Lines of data

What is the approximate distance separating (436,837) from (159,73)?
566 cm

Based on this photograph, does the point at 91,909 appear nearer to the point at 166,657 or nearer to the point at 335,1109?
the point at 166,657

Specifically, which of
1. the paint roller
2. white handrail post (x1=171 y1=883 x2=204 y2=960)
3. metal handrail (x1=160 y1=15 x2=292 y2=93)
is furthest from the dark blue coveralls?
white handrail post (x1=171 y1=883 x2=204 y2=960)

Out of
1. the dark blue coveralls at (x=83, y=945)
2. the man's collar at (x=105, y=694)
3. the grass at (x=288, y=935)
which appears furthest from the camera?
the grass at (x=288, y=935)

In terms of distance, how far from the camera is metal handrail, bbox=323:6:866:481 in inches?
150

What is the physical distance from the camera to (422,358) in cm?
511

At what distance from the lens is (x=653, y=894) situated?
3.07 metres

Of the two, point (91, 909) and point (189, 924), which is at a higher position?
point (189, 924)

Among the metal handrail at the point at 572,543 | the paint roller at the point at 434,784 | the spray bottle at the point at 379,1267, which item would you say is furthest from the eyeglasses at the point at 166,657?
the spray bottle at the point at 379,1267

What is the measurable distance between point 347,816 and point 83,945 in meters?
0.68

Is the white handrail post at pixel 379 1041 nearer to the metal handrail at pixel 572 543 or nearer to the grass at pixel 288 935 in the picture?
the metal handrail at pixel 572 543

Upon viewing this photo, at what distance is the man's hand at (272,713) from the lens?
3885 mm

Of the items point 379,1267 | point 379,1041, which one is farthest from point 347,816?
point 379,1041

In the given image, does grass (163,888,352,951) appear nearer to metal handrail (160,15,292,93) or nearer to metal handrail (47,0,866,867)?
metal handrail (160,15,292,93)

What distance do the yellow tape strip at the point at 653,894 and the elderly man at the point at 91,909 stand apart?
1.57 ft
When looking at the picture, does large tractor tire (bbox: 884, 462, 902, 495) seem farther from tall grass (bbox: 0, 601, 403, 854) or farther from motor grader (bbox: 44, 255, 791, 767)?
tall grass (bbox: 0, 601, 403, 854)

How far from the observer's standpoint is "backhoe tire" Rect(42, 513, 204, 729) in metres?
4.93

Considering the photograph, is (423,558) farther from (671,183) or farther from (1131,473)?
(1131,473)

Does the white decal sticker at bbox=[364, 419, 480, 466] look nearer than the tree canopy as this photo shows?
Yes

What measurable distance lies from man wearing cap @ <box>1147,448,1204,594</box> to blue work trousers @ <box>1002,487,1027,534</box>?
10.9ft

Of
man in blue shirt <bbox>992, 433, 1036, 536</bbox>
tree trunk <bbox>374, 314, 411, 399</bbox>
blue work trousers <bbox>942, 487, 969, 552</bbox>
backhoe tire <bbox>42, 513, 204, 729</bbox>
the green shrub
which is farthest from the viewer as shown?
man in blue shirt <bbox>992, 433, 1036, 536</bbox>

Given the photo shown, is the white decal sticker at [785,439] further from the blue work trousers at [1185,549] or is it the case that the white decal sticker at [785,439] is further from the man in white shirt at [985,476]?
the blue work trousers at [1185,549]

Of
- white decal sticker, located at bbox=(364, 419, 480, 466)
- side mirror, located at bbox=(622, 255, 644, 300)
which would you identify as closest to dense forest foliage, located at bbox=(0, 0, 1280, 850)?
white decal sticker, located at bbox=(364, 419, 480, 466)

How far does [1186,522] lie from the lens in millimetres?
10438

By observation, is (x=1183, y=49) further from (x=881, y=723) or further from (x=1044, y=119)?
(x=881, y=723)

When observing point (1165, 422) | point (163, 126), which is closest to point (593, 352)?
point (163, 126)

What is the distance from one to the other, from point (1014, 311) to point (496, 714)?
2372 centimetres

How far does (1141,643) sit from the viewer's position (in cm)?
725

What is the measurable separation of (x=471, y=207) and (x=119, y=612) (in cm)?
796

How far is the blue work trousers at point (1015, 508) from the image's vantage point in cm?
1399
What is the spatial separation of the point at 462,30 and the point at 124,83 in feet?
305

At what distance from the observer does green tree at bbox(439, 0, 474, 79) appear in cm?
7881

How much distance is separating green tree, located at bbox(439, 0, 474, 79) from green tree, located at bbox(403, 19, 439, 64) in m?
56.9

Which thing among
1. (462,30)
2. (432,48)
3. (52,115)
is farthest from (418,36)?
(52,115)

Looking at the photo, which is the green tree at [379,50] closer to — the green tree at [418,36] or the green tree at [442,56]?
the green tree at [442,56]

→ DIRECTIONS FOR THIS TASK: Print the material above once more, exactly.

→ COMPLETE OUTPUT:
What is the approximate distance separating (436,837) from (159,73)?
566 cm

Based on this photograph, does the point at 91,909 appear nearer to the point at 166,657 or nearer to the point at 335,1109?
the point at 166,657

Specifically, which of
1. the paint roller
2. white handrail post (x1=171 y1=883 x2=204 y2=960)
3. metal handrail (x1=160 y1=15 x2=292 y2=93)
is furthest from the dark blue coveralls?
white handrail post (x1=171 y1=883 x2=204 y2=960)

Out of
1. the dark blue coveralls at (x=83, y=945)
2. the man's collar at (x=105, y=694)
3. the grass at (x=288, y=935)
which appears furthest from the camera?
the grass at (x=288, y=935)

In terms of distance, how far from the camera is metal handrail, bbox=323:6:866:481 in inches?
150

What is the physical distance from the camera to (422,358) in cm?
511

At what distance from the lens is (x=653, y=894) situated?
3.07 metres

Of the two, point (91, 909) and point (189, 924), which is at a higher position?
point (189, 924)

Among the metal handrail at the point at 572,543 | the paint roller at the point at 434,784 | the spray bottle at the point at 379,1267, which item would you say is furthest from the eyeglasses at the point at 166,657?
the spray bottle at the point at 379,1267

What is the measurable distance between point 347,816 and point 83,945 in meters?
0.68

Is the white handrail post at pixel 379 1041 nearer to the metal handrail at pixel 572 543 or nearer to the grass at pixel 288 935 in the picture?
the metal handrail at pixel 572 543

Upon viewing this photo, at what distance is the man's hand at (272,713) from the lens?
3885 mm

Of the items point 379,1267 | point 379,1041, which one is farthest from point 347,816?
point 379,1041

In the given image, does grass (163,888,352,951) appear nearer to metal handrail (160,15,292,93) or nearer to metal handrail (47,0,866,867)?
metal handrail (160,15,292,93)

What distance do the yellow tape strip at the point at 653,894 and the elderly man at the point at 91,909 stand apart?
1.57 ft
When looking at the picture, does large tractor tire (bbox: 884, 462, 902, 495) seem farther from tall grass (bbox: 0, 601, 403, 854) or farther from motor grader (bbox: 44, 255, 791, 767)?
tall grass (bbox: 0, 601, 403, 854)

How far from the observer's standpoint is "backhoe tire" Rect(42, 513, 204, 729) in metres?
4.93

Considering the photograph, is (423,558) farther from (671,183) or farther from (1131,473)?
(1131,473)

Does the white decal sticker at bbox=[364, 419, 480, 466] look nearer than the tree canopy as this photo shows?
Yes

What measurable distance lies from man wearing cap @ <box>1147,448,1204,594</box> to blue work trousers @ <box>1002,487,1027,534</box>?
10.9ft

Of
man in blue shirt <bbox>992, 433, 1036, 536</bbox>
tree trunk <bbox>374, 314, 411, 399</bbox>
blue work trousers <bbox>942, 487, 969, 552</bbox>
backhoe tire <bbox>42, 513, 204, 729</bbox>
the green shrub
which is farthest from the viewer as shown?
man in blue shirt <bbox>992, 433, 1036, 536</bbox>

Given the photo shown, is the white decal sticker at [785,439] further from the blue work trousers at [1185,549] or is it the case that the white decal sticker at [785,439] is further from the man in white shirt at [985,476]?
the blue work trousers at [1185,549]

Of
- white decal sticker, located at bbox=(364, 419, 480, 466)
- side mirror, located at bbox=(622, 255, 644, 300)
which would you identify as closest to dense forest foliage, located at bbox=(0, 0, 1280, 850)?
white decal sticker, located at bbox=(364, 419, 480, 466)

How far does [1186,522] lie from the lens in millimetres?
10438

By observation, is (x=1183, y=49) further from (x=881, y=723) or further from (x=1044, y=119)?
(x=881, y=723)

When observing point (1165, 422) | point (163, 126), which is closest to point (593, 352)?
point (163, 126)

What is the distance from one to the other, from point (1014, 311) to point (496, 714)?
2372 centimetres

How far does (1141,643) sit from the viewer's position (in cm)?
725

What is the measurable separation of (x=471, y=207) and (x=119, y=612) (in cm)?
796

How far is the blue work trousers at point (1015, 508) from the image's vantage point in cm?
1399
What is the spatial separation of the point at 462,30 and the point at 124,83 in feet?
305

At what distance from the observer does green tree at bbox(439, 0, 474, 79) appear in cm?
7881

How much distance is separating green tree, located at bbox(439, 0, 474, 79) from green tree, located at bbox(403, 19, 439, 64) in m?
56.9

Which thing among
1. (462,30)
2. (432,48)
3. (52,115)
is farthest from (418,36)?
(52,115)

Looking at the photo, which is the green tree at [379,50] closer to — the green tree at [418,36] or the green tree at [442,56]?
the green tree at [442,56]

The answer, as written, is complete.